Wherever the string "States" occurs in a line of these records, report that line.

** Provided material follows **

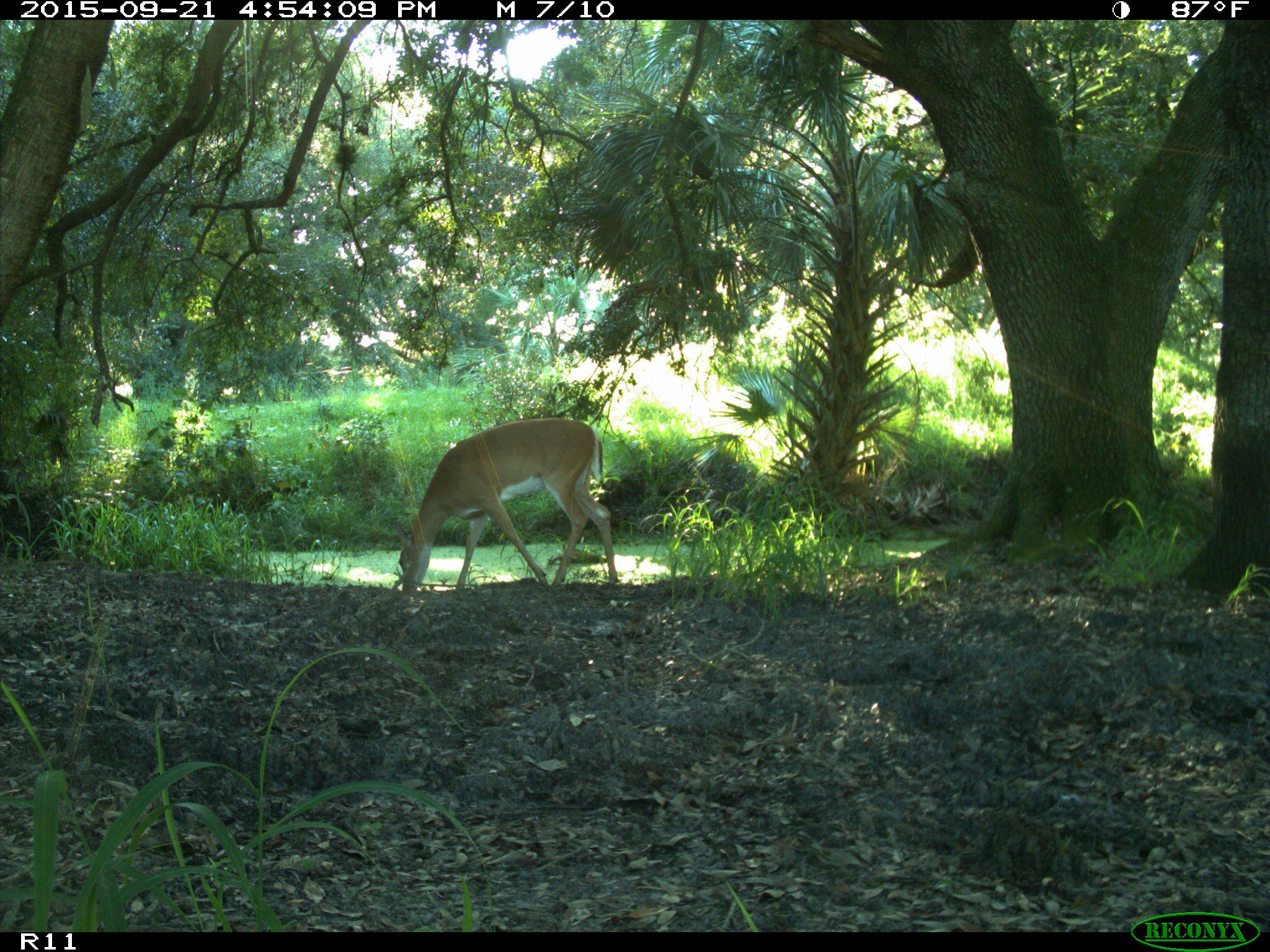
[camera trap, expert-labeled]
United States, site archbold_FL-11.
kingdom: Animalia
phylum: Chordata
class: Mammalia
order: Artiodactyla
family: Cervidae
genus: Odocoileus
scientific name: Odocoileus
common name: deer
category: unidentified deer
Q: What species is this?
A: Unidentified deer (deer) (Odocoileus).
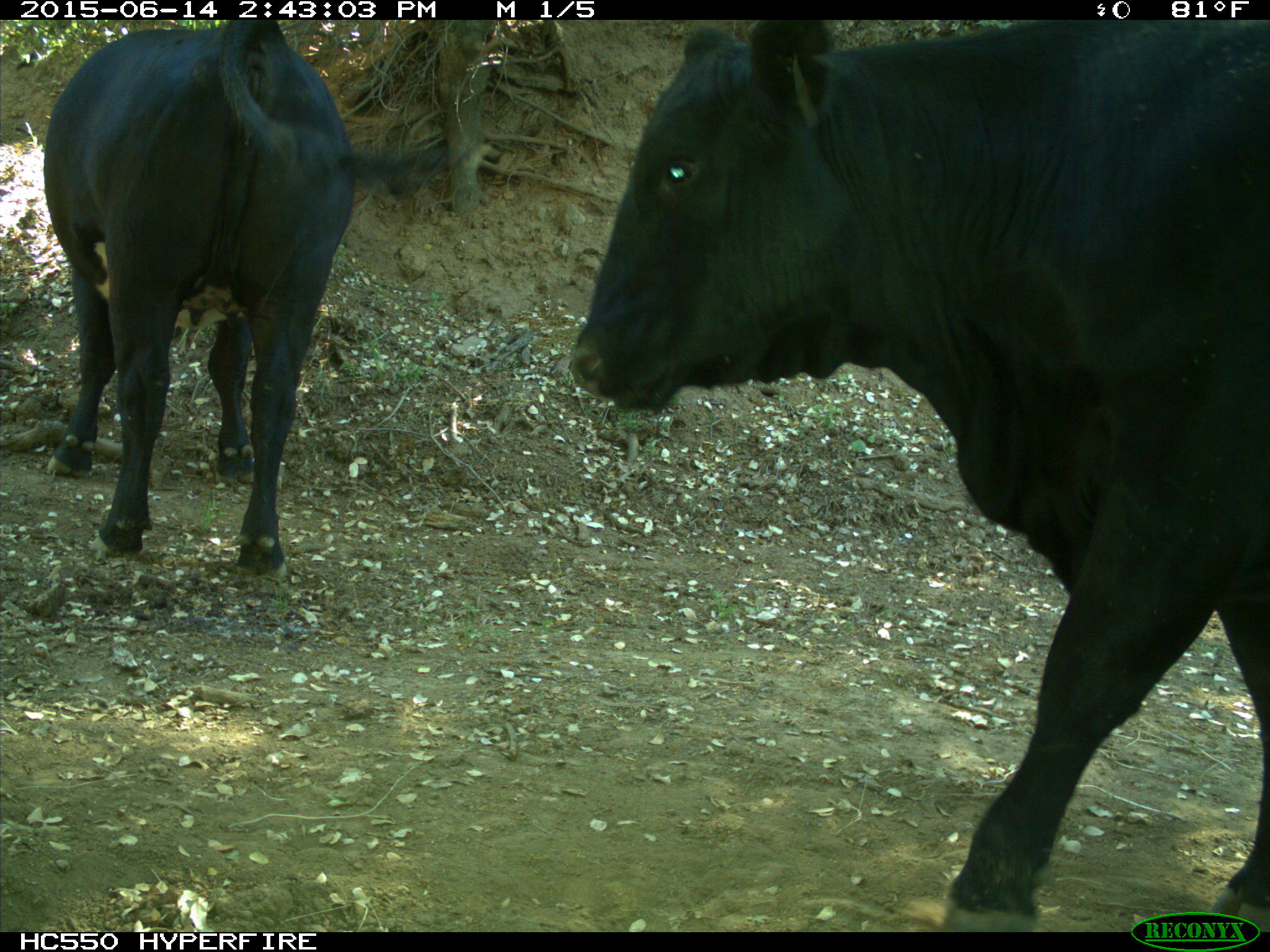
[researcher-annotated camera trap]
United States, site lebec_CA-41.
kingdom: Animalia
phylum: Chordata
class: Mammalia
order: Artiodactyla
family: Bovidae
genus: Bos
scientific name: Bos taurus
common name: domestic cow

** End of Provided material **
** Provided material follows **

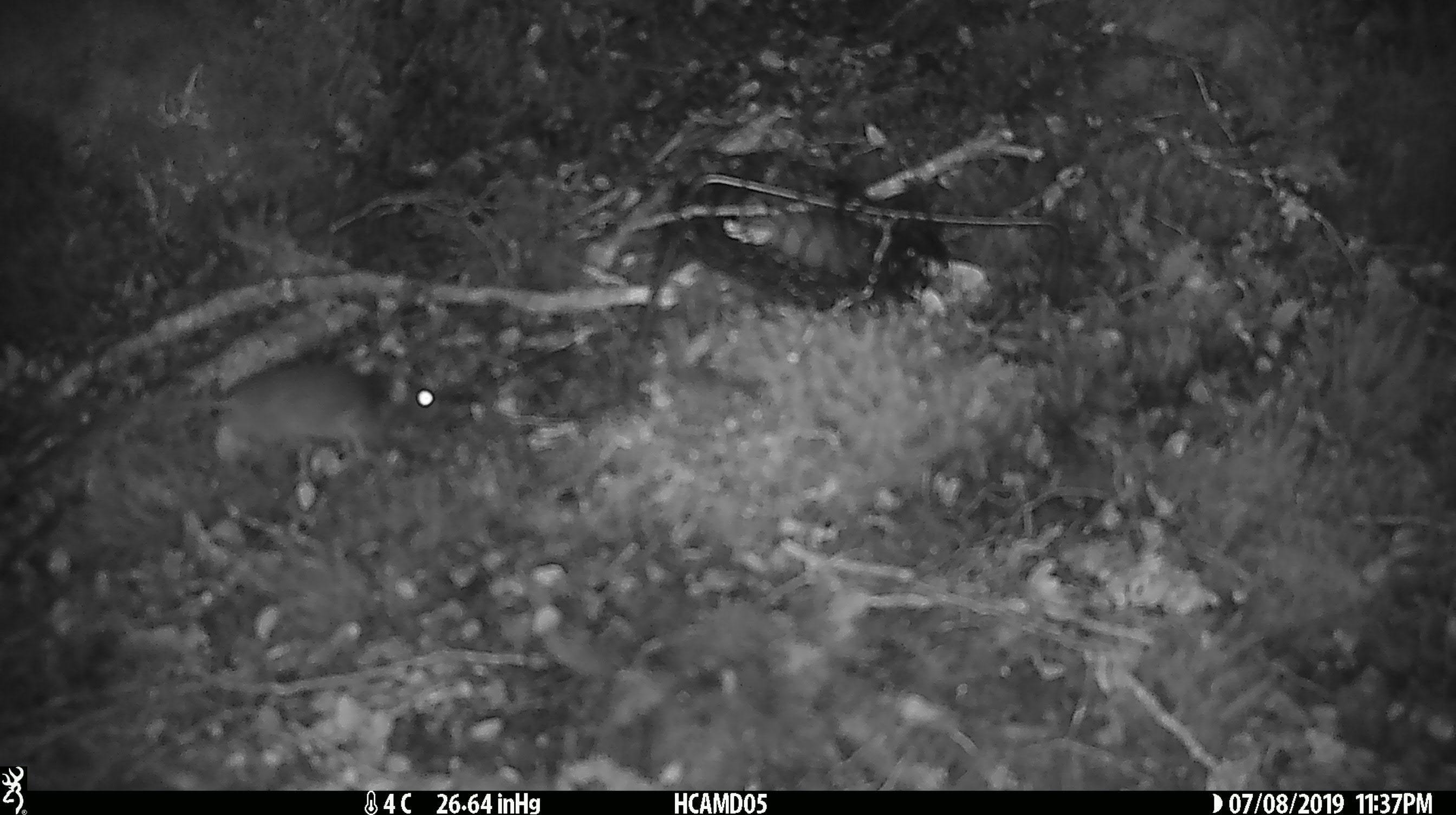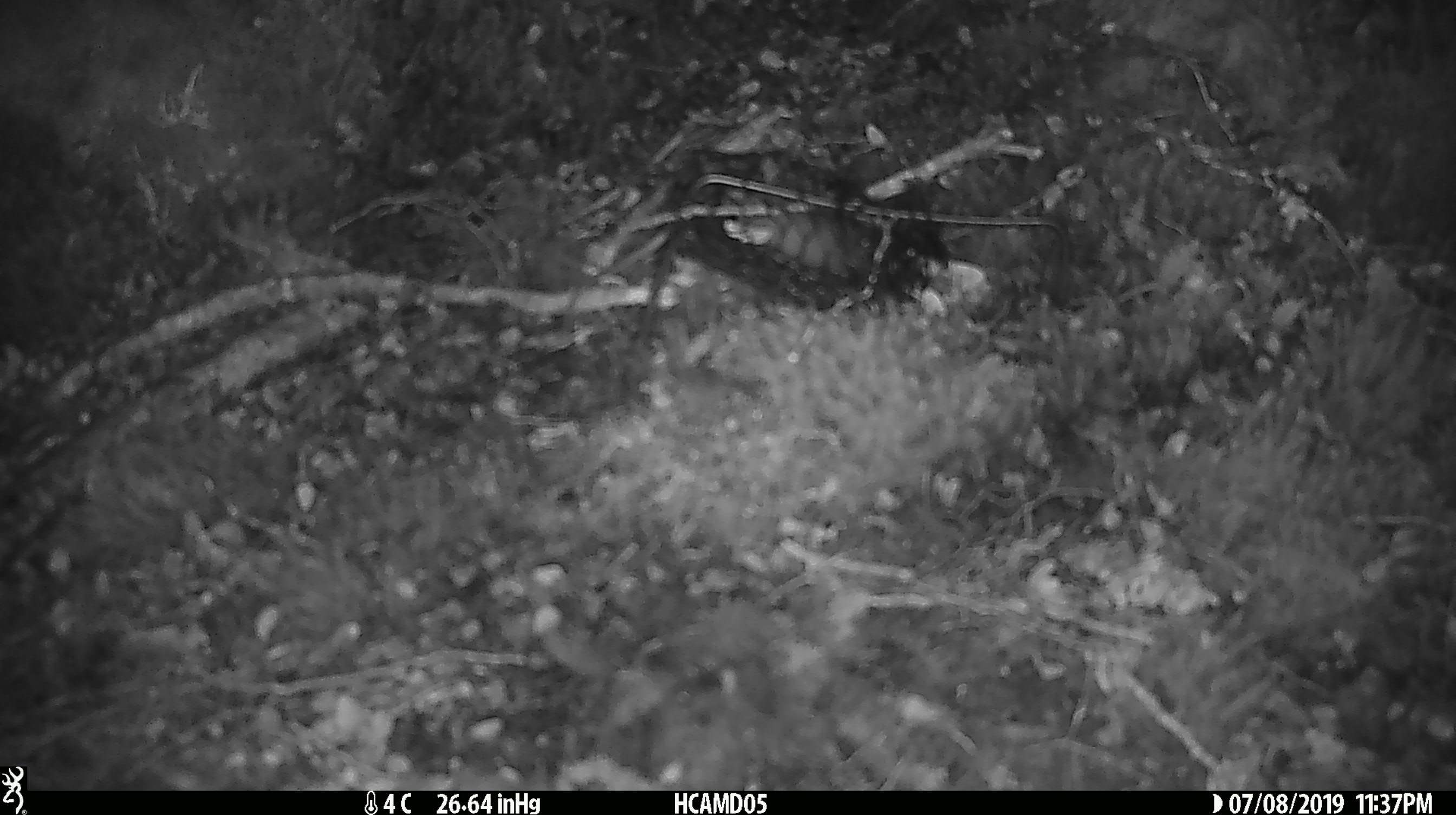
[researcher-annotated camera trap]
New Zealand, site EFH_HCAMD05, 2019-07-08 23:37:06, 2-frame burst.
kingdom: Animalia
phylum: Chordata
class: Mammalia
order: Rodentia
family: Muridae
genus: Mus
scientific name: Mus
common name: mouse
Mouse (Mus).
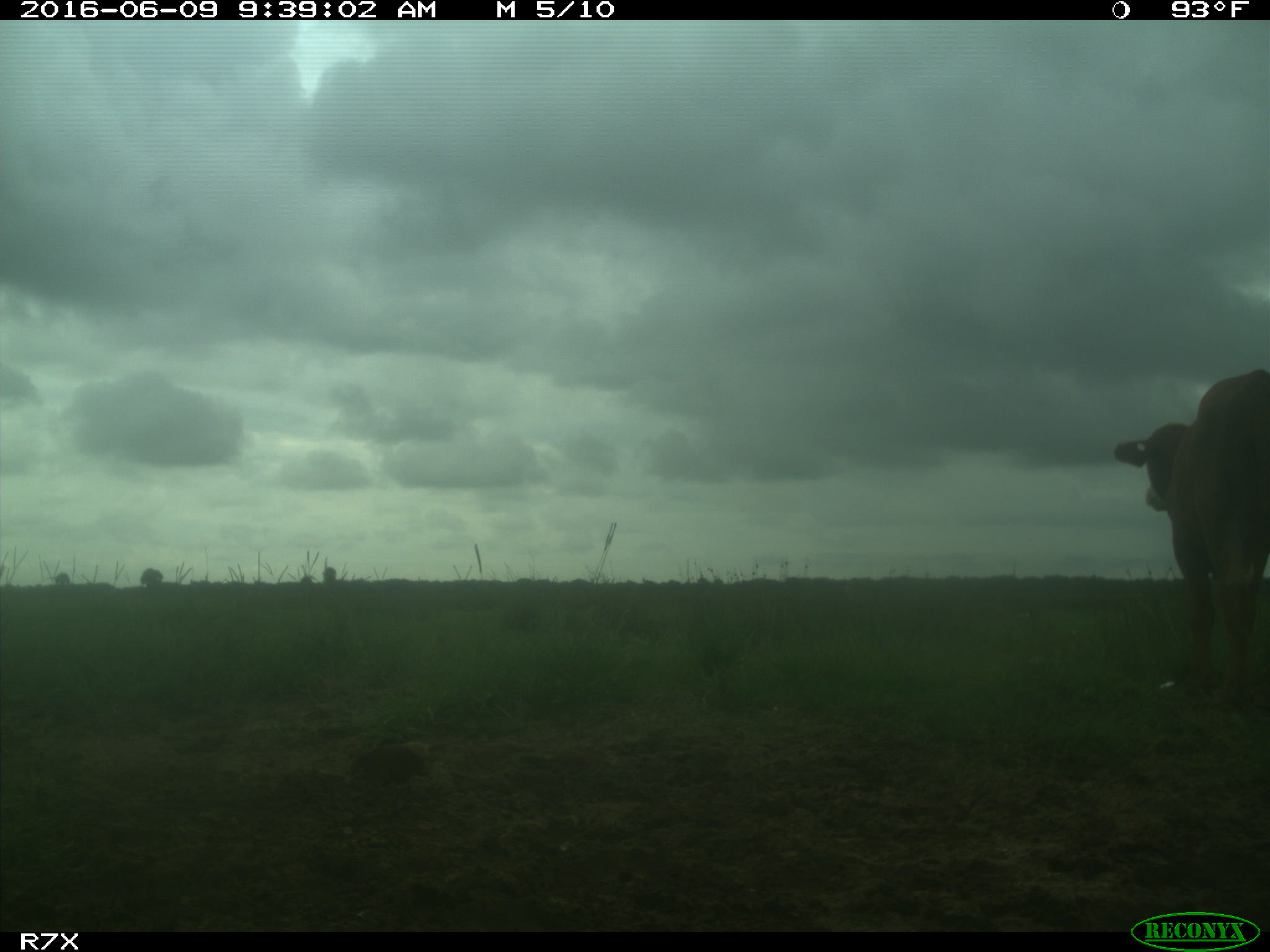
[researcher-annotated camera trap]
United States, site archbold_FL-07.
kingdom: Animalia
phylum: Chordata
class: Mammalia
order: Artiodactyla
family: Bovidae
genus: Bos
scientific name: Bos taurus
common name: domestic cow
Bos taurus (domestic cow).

** End of Provided material **

● **Answer for the task**
United States, site archbold_FL-11.
United States, site lebec_CA-41.
United States, site archbold_FL-07.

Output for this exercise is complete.